Assegno di giugno più basso per i pensionati. Secondo le ultime notizie chiunque abbia un trattamento di almeno tre volte superiore il minimo dovrà pagare un conguaglio a causa della rivalutazione delle pensioni che riguarda il 2019 e che viene detratto dagli assegni solo a partire da aprile. Il conguaglio andrà ad interessare i mesi che vanno da gennaio ad aprile.

Il messaggio n. 1926 dell’Inps, pubblicato il 20 maggio, riguarda – come indica il titolo – le “mensilità di pensione di giugno 2019. Applicazione della riduzione dei trattamenti pensionistici di importo complessivamente superiore a 100.000 euro su base annua”. Nel messaggio si spiega che per quanto riguarda le cosiddette pensioni d’oro è stata applicata “la riduzione dei trattamenti pensionistici di importo complessivamente superiore a 100.000 euro su base annua”. E si precisa, nello specifico, cosa è stato fatto: “Calcolare la riduzione mensile, ripartirla in misura proporzionale sui trattamenti assoggettati, calcolare il conguaglio per il periodo gennaio-maggio, impostare il recupero del debito in tre rate, sulle mensilità di giugno, luglio e agosto 2019, ridurre corrispondentemente l’imponibile fiscale dei trattamenti, su base mensili e annua”.

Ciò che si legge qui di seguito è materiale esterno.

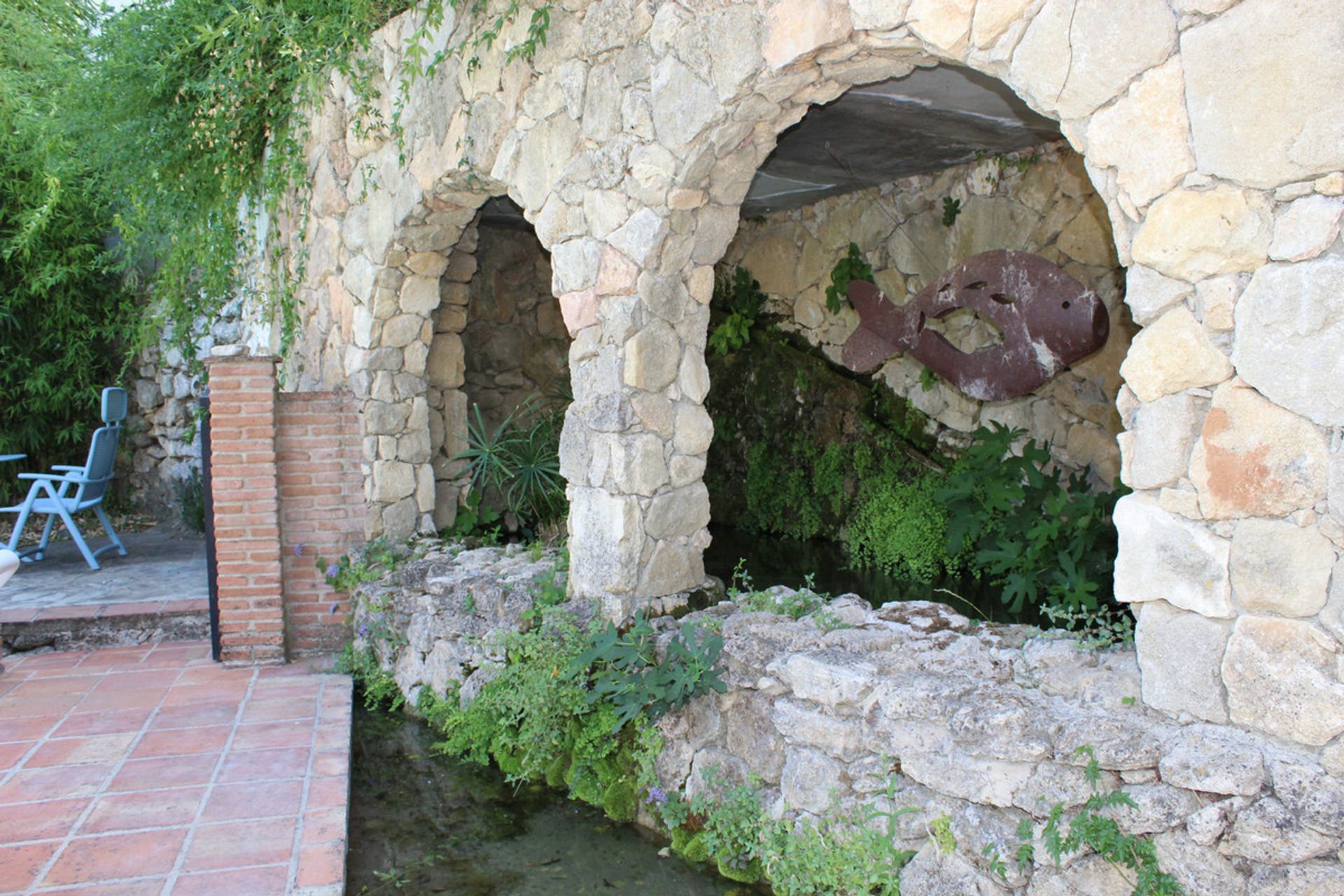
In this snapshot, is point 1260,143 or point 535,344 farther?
point 535,344

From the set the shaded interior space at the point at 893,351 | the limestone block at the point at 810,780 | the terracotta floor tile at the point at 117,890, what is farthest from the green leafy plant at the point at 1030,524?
the terracotta floor tile at the point at 117,890

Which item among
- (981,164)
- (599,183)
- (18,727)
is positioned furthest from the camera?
(981,164)

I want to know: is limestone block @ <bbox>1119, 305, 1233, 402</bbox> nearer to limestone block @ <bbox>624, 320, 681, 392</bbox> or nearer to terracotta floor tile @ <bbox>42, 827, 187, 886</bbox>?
limestone block @ <bbox>624, 320, 681, 392</bbox>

Per il conguaglio di perequazione per l’anno 2019, invece, è stata calcolata la rivalutazione annuale delle pensioni per il 2019. Le “pensioni interessate sono state adeguate dalla mensilità di aprile 2019”, ovvero da quel mese viene decurtato l’importo direttamente sull’assegno. Invece, nel “periodo di giugno 2019 viene recuperata la differenza relativa al periodo gennaio-marzo 2019”. Il messaggio dell’Inps sottolinea anche che sul cedolino di pensione “vengono esposte anche le voci relative alle trattenute”, oltre che “la modalità di calcolo della riduzione delle pensioni di importo elevato”.